Esta foi a primeira decisão emitida pelo Tribunal Regional do Trabalho, que concedeu tutela antecipada a uma das servidoras readaptadas transferida para a Secretaria de Saúde
Nessa semana, o TRT (Tribunal Regional do Trabalho) da 15ª Região, à qual pertence Bragança Paulista, reformou a decisão de primeira instância num processo referente a uma professora readapta-da, determinando que ela não seja transferida, mas sim, mantida na função que já vinha desempenhando.
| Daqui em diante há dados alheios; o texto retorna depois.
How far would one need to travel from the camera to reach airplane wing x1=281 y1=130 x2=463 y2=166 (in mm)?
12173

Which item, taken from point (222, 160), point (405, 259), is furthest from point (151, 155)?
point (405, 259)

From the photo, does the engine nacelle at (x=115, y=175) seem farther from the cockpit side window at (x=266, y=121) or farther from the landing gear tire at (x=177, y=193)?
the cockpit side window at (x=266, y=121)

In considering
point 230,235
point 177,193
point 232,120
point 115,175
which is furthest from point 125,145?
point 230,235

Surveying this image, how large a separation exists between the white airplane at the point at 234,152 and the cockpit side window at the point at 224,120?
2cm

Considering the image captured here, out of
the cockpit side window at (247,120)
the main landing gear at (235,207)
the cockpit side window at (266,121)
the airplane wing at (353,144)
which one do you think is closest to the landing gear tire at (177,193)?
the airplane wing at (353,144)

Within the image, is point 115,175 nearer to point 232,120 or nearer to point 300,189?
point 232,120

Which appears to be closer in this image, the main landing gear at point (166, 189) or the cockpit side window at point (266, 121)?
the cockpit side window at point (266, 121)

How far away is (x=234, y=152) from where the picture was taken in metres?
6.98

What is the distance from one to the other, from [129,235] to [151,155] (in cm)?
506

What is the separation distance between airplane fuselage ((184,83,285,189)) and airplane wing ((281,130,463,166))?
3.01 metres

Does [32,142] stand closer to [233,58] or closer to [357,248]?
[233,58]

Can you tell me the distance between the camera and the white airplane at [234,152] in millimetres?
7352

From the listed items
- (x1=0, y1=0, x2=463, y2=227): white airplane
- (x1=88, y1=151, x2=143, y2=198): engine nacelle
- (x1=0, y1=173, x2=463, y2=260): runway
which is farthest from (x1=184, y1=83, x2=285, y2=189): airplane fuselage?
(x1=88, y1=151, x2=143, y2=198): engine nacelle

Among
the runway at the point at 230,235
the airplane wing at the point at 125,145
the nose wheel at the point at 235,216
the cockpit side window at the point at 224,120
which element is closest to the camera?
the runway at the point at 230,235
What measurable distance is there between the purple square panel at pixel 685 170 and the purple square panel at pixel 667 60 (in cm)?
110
Em agosto deste ano, a Prefeitura de Bragança Paulista convocou profissionais readaptadas da Secretaria Municipal de Educação, em sua maioria professoras, para atuarem na Secretaria Municipal de Saúde. Sem consultar as servidoras sobre o assunto, a determinação gerou inconformismo de algumas funcionárias que, então, procuraram o Sismub (Sindicato dos Servidores e Trabalhadores Municipais de Bragança Paulista e Região) na tentativa de impedir a transferência.
Mandados de segurança com pedido de liminar foram impetrados e, em primeira instância, alguns foram negados. O Sismub recorreu e, nessa semana, o TRT da 15ª Região, por meio de decisão do desembargador José Carlos Abile, se posicionou sobre um dos casos, reformando a sentença de primeira instância.
No recurso apresentado ao TRT, o sindicato apontou que a professora foi readapta-da para a função de bibliotecária de escola municipal, destacando que qualquer alteração de sua situação funcional deveria ser precedida de uma avaliação por equipe multidisciplinar, a fim de verificar a possibilidade de agravamento da moléstia, “o que não foi feito, pelo menos não da forma que julga adequada”. O Sismub também ressaltou que a transferência da servidora para a Secretaria de Saúde foi para cargo administrativo não especificado.
Assim, o desembargador analisou que “O município, ciente da limitação laboral da impetrante, mesmo assim determinou a sua transferência para a Secretaria Municipal de Saúde”.
A decisão diz, ainda: “Não há qualquer referência à motivação de sua transferência para área sem qualquer relação com a função inicialmente exercida. Tampouco existe qualquer especificação sobre a nova função que deverá ser exercida pela impetrante na Secretaria Municipal de Saúde, generalidade esta que não confere a necessária transparência ao ato e coloca a servidora em situação de absoluta insegurança. Não bastasse, os documentos demonstram que outras três servidoras, também professoras com limitação funcional, foram igual e repentinamente transferidas para a Secretaria Municipal de Saúde, o que indica, a princípio, um conjunto de procedimentos que não considera individual e criteriosamente as condições de saúde dos trabalhadores com limitação laborativa”.
Diante disso, o TRT considerou que os requisitos para a concessão da tutela antecipada solicitada foram preenchidos, determinando o impedimento à transferência da funcionária e que ela seja mantida em suas funções junto à biblioteca escolar.
O presidente do Sismub, Carlos Alberto Martins de Oliveira, disse ao Jornal Em Dia que ainda há outros mandados de segurança a serem julgados, mas que a tendência é que o TRT reforme todas as sentenças que negaram os mandados em primeira instância.
Agora, a Prefeitura poderá recorrer ao TST (Tribunal Superior do Trabalho), na tentativa de manter as transferências das profissionais readaptadas.